Arthur Evans Moule, Missionary to the Chinese
Author : Arthur Evans Moule
Publisher :
Page : 128 pages
File Size : 30,19 MB
Release : 1921
Category : Missionaries
ISBN :
Author : Arthur Evans Moule
Publisher :
Page : 128 pages
File Size : 30,19 MB
Release : 1921
Category : Missionaries
ISBN :
Author : Alexander Wylie
Publisher :
Page : 352 pages
File Size : 14,23 MB
Release : 1867
Category : China
ISBN :
Author : Tōyō Bunko (Japan)
Publisher :
Page : 820 pages
File Size : 40,42 MB
Release : 1924
Category : Asia
ISBN :
Author :
Publisher :
Page : 660 pages
File Size : 42,94 MB
Release : 1894
Category : Christianity
ISBN :
Author : Michael J. Walsh
Publisher : Columbia University Press
Page : 112 pages
File Size : 17,87 MB
Release : 2020-02-25
Category : History
ISBN : 0231550391
China’s constitution explicitly refers to its sovereign domain as “sacred territory.” Why does an avowedly secular state make such a claim, and what does this suggest about the relations between religion and the nation-state?
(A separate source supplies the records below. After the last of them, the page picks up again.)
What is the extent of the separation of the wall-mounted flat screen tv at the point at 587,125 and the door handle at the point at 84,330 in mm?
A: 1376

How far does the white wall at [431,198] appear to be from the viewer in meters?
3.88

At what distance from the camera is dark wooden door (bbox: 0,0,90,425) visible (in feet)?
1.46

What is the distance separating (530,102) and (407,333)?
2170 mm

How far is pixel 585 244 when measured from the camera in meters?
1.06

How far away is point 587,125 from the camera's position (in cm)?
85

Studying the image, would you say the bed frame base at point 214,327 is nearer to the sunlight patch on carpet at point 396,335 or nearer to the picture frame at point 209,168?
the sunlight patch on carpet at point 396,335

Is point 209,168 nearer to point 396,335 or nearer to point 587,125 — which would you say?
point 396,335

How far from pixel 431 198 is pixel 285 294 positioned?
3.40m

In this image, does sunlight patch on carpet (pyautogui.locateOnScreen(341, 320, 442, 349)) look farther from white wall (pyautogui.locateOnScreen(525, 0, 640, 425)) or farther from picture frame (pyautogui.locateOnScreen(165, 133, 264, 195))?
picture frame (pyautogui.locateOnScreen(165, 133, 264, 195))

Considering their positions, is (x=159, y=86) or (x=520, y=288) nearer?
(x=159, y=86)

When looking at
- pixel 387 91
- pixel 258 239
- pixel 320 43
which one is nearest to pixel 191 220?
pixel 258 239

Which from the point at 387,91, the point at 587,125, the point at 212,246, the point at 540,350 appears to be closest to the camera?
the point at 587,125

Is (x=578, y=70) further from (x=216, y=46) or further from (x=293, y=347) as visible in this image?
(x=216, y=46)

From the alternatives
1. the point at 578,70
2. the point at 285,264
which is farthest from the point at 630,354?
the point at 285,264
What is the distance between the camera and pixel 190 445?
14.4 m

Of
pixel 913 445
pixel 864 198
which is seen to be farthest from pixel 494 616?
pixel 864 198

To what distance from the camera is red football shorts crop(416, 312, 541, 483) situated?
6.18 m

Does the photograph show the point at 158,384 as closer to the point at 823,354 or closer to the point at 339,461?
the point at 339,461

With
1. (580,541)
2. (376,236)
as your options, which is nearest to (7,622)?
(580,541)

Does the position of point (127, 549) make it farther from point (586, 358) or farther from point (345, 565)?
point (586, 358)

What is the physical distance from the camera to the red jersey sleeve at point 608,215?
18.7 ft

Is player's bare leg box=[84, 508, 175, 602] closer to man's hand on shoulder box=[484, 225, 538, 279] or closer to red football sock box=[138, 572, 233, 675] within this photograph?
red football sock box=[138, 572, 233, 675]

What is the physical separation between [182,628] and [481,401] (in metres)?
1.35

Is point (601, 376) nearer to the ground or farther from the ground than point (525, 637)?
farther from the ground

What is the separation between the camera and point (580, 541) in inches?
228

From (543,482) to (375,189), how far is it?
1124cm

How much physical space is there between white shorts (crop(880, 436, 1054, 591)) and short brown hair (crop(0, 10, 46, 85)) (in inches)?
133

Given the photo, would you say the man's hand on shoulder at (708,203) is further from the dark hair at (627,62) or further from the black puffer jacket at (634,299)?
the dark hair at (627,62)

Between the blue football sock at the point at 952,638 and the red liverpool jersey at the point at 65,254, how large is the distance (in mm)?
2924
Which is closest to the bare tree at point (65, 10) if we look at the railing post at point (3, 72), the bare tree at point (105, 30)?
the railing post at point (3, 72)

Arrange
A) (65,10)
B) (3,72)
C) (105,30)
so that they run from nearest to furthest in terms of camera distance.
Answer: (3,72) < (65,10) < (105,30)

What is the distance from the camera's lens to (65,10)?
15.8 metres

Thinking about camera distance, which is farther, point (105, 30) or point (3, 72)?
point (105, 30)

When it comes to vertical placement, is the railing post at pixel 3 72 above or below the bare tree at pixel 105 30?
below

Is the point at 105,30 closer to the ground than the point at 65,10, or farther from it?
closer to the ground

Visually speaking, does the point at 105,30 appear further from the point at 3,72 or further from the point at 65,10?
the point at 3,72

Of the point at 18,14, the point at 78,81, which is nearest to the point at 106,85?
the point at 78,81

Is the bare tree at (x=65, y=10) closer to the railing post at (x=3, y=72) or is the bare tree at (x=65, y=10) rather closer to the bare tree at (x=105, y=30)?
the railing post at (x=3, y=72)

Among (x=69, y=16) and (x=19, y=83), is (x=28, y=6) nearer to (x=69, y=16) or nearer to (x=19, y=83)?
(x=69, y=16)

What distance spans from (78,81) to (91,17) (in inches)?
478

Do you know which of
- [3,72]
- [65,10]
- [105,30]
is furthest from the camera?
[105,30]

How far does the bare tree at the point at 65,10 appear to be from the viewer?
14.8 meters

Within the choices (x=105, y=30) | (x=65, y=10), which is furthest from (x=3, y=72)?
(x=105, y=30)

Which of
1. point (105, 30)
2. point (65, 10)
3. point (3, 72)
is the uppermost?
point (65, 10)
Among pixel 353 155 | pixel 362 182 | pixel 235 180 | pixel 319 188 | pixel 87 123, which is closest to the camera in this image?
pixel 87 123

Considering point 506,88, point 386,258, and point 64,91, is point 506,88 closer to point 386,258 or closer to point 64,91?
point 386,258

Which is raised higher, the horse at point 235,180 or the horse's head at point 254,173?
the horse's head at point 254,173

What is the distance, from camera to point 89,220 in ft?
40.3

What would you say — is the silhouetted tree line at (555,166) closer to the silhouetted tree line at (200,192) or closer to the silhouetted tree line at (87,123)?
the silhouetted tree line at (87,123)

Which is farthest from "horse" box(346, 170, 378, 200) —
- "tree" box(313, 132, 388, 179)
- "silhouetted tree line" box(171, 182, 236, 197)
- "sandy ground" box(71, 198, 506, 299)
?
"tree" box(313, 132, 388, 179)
Focusing primarily on China, Stating the Sacred offers a novel approach to nation-state formation, arguing that its most critical element is how the state sacralizes the nation. Michael J. Walsh explores the religious and political dimensions of Chinese state ideology, making the case that the sacred is a constitutive part of modern China. He examines the structural connection among texts (constitutions, legal codes, national histories), ostensibly universal and normative categories (race, religion, citizenship, freedom, human rights), and territoriality (the integrity of sovereignty and control over resources and people), showing how they are bound together by the sacred. Considering a variety of what he refers to as theopolitical techniques, Walsh argues that nation-states undertake sacralization in order to legitimate the violence of establishing and expanding their sovereignty. Ultimately, territorialization is a form of sacralization, and the foundational role of the sacred makes all nation-states religious states. Stating the Sacred offers new ways of understanding China’s approach to legality, control of the populace, religious freedom, human rights, and the structuring of international relations, and it raises existential questions about the fundamental nature of the nation-state.
Author : Archie R. Crouch
Publisher : M.E. Sharpe
Page : 780 pages
File Size : 43,56 MB
Release : 1989
Category : Political Science
ISBN : 9780873324199
A bibliographical guide to the works in American libraries concerning the Christian missionary experience in China.
Author : Eugene Stock
Publisher :
Page : 986 pages
File Size : 47,72 MB
Release : 1899
Category : Missions
ISBN :
Author :
Publisher :
Page : 1476 pages
File Size : 25,92 MB
Release : 1925
Category :
ISBN :
Author :
Publisher :
Page : 446 pages
File Size : 43,84 MB
Release : 1914
Category : Missions
ISBN :
Author : G. Wright Doyle
Publisher : Wipf and Stock Publishers
Page : 255 pages
File Size : 24,89 MB
Release : 2015-01-29
Category : Religion
ISBN : 1630878812
From 1807, when the first Protestant missionary arrived in China, to the 1920s, when a new phase of growth began, thousands of missionaries and Chinese Christians labored, often under very adverse conditions, to lay the groundwork for a solid, healthy, and self-sustaining Chinese church. Following an Introduction that sets the scene and surveys the entire period, Builders of the Chinese Church contains the stories of nine leading pioneers--seven missionaries and two Chinese. Here we meet Robert Morrison, the heroic translator; Liang Fa, the first Chinese evangelist; missionary-scholar James Legge; J. Hudson Taylor, founder of the China Inland Mission; converted opium addict Pastor Hsi ("Overcomer of Demons"); Griffith John and Jonathan Goforth, both indefatigable preachers; and the idealistic advocates of education and reform, W. A. P. Martin and Timothy Richard. Readers will be inspired by their courage, devotion, and sheer perseverance in arduous work, and will gain an understanding of the roots of the two "branches" of today's Chinese Protestantism.